I have Nix to pull a prebuilt image, and I want to remove an unused directory from that image to make the image smaller, currently I am doing something like:

base_image = pkgs.dockerTools.pullImage {
    imageName = "base";
    ...
  };

image = pkgs.dockerTools.buildLayeredImage {
    name = "image";
    tag = "...";
    fromImage = base_image;
    maxLayers = ...;
    created = ...;
    contents = with pkgs.pkgsLinux; [
      curl
    ];
    extraCommands = ''
      // other commands 
     ... 
     // to remove the directory
     rm -rf ./directory/to/remove
    '';
  };

But this doesn’t work because extraCommands only executes on the top layer without access to other layers (i.e. layers with the docker image). When I do this it does nothing because ./directory/to/remove is not on the file system on the top layer.

Is there a way or walk around to remove something during build time?

2

Hey ho :wave:
Have you stumbled across nixpkgs/pkgs/build-support/docker/default.nix at 49cca7c950e786d9cb79cd8a45f2ad70010e51f7 · NixOS/nixpkgs · GitHub yet?
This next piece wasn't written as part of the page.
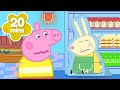Peppa S EMERGENCY Miss Rabbit Has A BIG Accident Peppa Pig Full Episodes 20 Minutes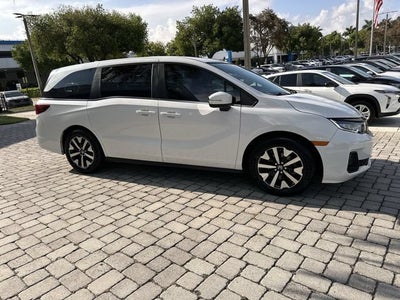 2025 Honda Odyssey EX-L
You could build/pull both images and merge them with pkgs.dockerTools.mergeImages and manipulate the merged image as it should only consist of a single layer, so all of your extraCommands can do their stuff.

IMO: The “proper” solution (non-Nix or Nix) would require a whitelist of your necessary files, copy them to your target image (built from scratch) without any bloat.